UNASSIGNED: The ImmunoSieve assay enable sensitive detection of monomeric transthyretin in plasma microsamples. Moreover, the circulating monomeric TTR levels were significantly higher in carriers of amyloidogenic TTR mutation.
UNASSIGNED: Monomeric TTR can function as a biomarker for evaluating disease progression and assessing responses to therapies targeted at stabilising native TTR.
UNASSIGNED: We hypothesise that molecular sieving represents a promising method for isolating and concentrating trace TTR monomers from the tetramers present in plasma samples. Subsequently, immunodetection can be utilised to distinguish monomeric TTR from other low molecular weight proteins within the adsorbed fraction. A two-step assay was devised (ImmunoSieve assay), combining molecular sieving and immunodetection for sensing monomeric transthyretin. This assay was employed to analyse plasma microsamples from 10 individuals, including 5 pre-symptomatic carriers of TTR-V30M, the most prevalent amyloidosis-associated TTR variant worldwide, and 5 healthy controls.
UNASSIGNED: The ImmunoSieve assay enable sensitive detection of monomeric transthyretin in plasma microsamples. Moreover, the circulating monomeric TTR levels were significantly higher in carriers of amyloidogenic TTR mutation.

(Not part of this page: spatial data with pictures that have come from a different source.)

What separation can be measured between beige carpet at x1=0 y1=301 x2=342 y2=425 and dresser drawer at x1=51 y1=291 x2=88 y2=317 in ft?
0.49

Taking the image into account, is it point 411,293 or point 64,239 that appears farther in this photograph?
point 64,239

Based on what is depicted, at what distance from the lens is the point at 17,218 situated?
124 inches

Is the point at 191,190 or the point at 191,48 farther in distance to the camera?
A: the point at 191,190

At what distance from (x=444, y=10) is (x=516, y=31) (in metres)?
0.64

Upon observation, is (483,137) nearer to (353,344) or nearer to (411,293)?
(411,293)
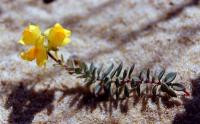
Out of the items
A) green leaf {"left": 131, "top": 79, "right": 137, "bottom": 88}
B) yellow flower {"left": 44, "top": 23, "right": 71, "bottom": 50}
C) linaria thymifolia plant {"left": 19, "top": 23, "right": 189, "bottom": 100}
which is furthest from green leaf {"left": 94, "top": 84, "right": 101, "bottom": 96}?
yellow flower {"left": 44, "top": 23, "right": 71, "bottom": 50}

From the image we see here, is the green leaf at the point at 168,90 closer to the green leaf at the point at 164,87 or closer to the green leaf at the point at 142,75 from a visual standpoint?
the green leaf at the point at 164,87

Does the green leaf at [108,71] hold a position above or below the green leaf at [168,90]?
above

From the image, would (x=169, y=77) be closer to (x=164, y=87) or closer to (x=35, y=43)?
(x=164, y=87)

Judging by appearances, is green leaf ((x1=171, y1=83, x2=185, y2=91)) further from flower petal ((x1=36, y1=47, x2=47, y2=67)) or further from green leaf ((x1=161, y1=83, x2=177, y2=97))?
flower petal ((x1=36, y1=47, x2=47, y2=67))

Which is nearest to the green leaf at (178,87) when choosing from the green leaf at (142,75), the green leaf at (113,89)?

UNASSIGNED: Monomeric TTR can function as a biomarker for evaluating disease progression and assessing responses to therapies targeted at stabilising native TTR.
摘要:
组织中的基因分型和淀粉样原纤维检测通常被认为是甲状腺素运载蛋白相关淀粉样变性的诊断金标准。患者携带不太稳定的TTR同源四聚体,容易解离成非天然单体,快速自组装成低聚物,最终,淀粉样纤维.因此,淀粉样蛋白级联的初始事件产生最小的转甲状腺素蛋白种类:单体。这创造了仍未探索的诊断工程机会。
■我们假设分子筛代表了一种有前途的方法,用于从血浆样品中存在的四聚体中分离和浓缩痕量TTR单体。随后,免疫检测可用于将单体TTR与吸附部分内的其他低分子量蛋白质区分开。设计了两步法(免疫测定法),结合分子筛分和免疫检测来感知单体转甲状腺素蛋白。该测定法用于分析来自10个人的血浆微样品,包括5名症状前的TTR-V30M携带者,全球最普遍的淀粉样变性相关TTR变异,5健康对照
■Immunosive分析能够灵敏地检测血浆微样品中的单体转甲状腺素蛋白。此外,在淀粉样变性TTR突变的携带者中,循环单体TTR水平显著较高.

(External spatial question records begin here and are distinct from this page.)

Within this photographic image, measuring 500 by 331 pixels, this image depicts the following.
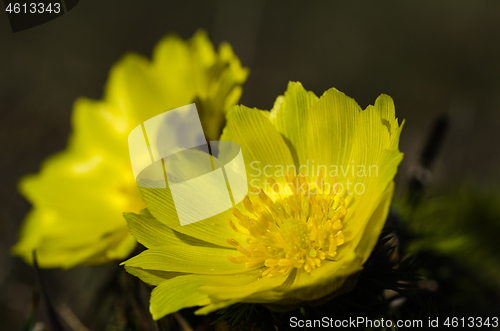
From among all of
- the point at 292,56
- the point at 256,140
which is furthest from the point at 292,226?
the point at 292,56

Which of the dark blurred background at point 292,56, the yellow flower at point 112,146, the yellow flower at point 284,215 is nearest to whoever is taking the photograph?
the yellow flower at point 284,215

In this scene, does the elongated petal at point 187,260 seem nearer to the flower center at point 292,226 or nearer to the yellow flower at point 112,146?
the flower center at point 292,226

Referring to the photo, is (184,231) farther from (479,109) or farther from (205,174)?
(479,109)

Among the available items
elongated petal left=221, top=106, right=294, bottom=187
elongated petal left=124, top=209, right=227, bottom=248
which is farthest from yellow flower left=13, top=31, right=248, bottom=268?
elongated petal left=124, top=209, right=227, bottom=248

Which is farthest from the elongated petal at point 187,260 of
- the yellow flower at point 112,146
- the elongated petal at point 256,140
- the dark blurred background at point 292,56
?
the dark blurred background at point 292,56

单体TTR可以作为生物标志物用于评估疾病进展和评估对靶向稳定天然TTR的治疗的反应。
■我们假设分子筛代表了一种有前途的方法,用于从血浆样品中存在的四聚体中分离和浓缩痕量TTR单体。随后,免疫检测可用于将单体TTR与吸附部分内的其他低分子量蛋白质区分开。设计了两步法(免疫测定法),结合分子筛分和免疫检测来感知单体转甲状腺素蛋白。该测定法用于分析来自10个人的血浆微样品,包括5名症状前的TTR-V30M携带者,全球最普遍的淀粉样变性相关TTR变异,5健康对照
■Immunosive分析能够灵敏地检测血浆微样品中的单体转甲状腺素蛋白。此外,在淀粉样变性TTR突变的携带者中,循环单体TTR水平显著较高.
单体TTR可以作为生物标志物用于评估疾病进展和评估对靶向稳定天然TTR的治疗的反应。